— start PROVIDED RECORDS —
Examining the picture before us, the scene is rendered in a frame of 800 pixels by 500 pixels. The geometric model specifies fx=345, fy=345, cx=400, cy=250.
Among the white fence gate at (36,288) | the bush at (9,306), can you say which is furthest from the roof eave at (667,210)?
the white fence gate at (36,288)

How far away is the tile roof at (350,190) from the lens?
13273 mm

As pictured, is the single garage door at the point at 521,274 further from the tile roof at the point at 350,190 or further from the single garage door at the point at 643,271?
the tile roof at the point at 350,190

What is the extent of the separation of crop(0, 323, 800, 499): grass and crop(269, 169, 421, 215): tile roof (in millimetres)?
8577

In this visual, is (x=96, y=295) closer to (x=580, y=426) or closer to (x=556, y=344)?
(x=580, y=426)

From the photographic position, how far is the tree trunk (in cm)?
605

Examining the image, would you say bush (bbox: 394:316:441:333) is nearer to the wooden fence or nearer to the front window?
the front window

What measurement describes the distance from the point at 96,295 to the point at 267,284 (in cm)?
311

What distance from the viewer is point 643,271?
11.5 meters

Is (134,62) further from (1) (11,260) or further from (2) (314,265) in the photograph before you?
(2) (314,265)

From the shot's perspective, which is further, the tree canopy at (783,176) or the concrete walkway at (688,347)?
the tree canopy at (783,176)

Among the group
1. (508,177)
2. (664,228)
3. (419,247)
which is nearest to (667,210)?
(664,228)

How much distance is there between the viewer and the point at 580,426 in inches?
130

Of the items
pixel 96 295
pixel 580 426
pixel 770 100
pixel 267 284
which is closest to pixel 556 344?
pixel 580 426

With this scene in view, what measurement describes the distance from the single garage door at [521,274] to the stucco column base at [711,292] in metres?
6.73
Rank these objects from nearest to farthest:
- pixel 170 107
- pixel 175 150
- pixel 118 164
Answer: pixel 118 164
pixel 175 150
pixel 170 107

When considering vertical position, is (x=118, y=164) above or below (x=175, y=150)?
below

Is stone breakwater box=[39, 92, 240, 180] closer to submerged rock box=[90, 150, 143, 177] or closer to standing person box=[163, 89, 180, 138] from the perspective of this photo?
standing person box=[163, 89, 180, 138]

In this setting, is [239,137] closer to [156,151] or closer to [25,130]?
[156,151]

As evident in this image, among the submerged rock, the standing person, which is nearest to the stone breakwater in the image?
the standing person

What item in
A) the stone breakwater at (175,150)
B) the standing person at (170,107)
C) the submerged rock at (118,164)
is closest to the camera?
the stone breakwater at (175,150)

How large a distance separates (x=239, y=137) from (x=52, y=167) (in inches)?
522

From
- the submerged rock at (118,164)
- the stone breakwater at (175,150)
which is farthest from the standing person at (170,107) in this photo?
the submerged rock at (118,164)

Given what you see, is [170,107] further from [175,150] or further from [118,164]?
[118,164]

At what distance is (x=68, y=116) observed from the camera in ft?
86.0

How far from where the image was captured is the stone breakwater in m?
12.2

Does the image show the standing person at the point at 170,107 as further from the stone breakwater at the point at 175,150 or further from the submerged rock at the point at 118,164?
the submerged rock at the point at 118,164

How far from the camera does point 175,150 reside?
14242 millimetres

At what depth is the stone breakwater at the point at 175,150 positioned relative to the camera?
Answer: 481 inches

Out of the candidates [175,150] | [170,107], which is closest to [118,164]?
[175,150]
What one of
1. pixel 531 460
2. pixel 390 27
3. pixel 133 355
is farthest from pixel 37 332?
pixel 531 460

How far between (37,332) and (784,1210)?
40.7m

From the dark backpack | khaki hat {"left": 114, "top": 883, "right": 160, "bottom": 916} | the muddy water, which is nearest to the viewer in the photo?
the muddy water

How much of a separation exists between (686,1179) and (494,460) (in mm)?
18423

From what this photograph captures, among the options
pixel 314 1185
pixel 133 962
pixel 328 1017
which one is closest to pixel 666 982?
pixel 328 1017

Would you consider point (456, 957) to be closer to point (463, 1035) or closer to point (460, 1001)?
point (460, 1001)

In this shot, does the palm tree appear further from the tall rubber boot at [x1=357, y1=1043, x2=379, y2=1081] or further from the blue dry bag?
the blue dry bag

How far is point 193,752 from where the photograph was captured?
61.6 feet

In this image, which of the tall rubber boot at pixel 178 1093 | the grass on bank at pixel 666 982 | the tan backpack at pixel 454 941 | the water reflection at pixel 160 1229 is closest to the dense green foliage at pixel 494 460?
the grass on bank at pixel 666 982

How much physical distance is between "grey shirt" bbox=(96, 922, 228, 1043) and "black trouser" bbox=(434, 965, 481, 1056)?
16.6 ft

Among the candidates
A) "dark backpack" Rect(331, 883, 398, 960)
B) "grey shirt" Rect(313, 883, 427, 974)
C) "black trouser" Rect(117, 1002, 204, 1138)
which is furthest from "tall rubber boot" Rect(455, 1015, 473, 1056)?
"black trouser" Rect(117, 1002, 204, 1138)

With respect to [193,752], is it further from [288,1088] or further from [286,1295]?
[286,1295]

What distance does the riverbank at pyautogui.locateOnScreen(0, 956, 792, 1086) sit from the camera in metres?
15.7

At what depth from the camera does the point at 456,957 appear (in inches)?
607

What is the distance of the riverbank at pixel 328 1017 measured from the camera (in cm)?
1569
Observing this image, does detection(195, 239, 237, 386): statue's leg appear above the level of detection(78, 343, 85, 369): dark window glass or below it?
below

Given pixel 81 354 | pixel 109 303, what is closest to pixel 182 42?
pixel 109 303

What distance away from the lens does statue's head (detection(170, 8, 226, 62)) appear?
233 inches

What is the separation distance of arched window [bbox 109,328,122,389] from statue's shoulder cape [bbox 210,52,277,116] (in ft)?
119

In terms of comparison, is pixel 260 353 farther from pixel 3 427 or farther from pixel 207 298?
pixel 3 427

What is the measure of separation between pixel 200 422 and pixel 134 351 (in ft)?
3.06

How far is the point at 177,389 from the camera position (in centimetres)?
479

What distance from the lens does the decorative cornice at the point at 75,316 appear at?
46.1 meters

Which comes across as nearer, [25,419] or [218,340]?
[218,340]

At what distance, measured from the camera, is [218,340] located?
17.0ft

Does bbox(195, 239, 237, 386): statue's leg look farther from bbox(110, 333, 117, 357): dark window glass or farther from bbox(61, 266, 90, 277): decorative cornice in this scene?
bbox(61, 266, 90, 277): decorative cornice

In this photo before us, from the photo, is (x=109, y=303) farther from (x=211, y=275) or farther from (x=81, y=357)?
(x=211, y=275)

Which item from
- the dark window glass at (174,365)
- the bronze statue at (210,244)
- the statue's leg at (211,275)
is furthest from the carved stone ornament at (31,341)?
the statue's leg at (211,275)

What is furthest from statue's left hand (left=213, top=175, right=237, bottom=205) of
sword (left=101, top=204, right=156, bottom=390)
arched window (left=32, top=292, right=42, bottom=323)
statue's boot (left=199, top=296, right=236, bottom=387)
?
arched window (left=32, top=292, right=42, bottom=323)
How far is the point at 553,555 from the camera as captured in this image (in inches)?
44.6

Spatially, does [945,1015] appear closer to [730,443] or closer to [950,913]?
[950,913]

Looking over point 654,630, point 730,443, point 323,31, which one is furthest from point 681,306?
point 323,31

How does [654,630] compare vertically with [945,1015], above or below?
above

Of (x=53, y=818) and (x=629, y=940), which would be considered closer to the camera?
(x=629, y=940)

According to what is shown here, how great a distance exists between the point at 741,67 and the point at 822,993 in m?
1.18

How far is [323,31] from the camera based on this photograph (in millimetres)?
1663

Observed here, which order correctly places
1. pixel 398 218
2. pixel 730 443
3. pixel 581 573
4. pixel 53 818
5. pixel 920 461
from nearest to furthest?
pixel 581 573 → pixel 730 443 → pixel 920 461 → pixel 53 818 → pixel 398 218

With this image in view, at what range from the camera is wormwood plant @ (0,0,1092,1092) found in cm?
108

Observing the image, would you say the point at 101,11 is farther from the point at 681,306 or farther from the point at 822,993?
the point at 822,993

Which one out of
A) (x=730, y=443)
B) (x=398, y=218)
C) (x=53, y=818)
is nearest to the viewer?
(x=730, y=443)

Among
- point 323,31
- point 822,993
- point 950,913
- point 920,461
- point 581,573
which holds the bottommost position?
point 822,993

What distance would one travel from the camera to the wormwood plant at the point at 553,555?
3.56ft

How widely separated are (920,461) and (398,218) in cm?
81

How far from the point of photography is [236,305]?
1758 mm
— end PROVIDED RECORDS —
Turn the lines starting at the one that has "How widely separated" and running through the end of the entries into a Markdown table with two columns, Row and Line. Leave out blank lines.

| Row | Line |
|---|---|
| 1 | How widely separated are (920,461) and (398,218) in cm? |
| 2 | 81 |
| 3 | How far from the point of photography is [236,305]? |
| 4 | 1758 mm |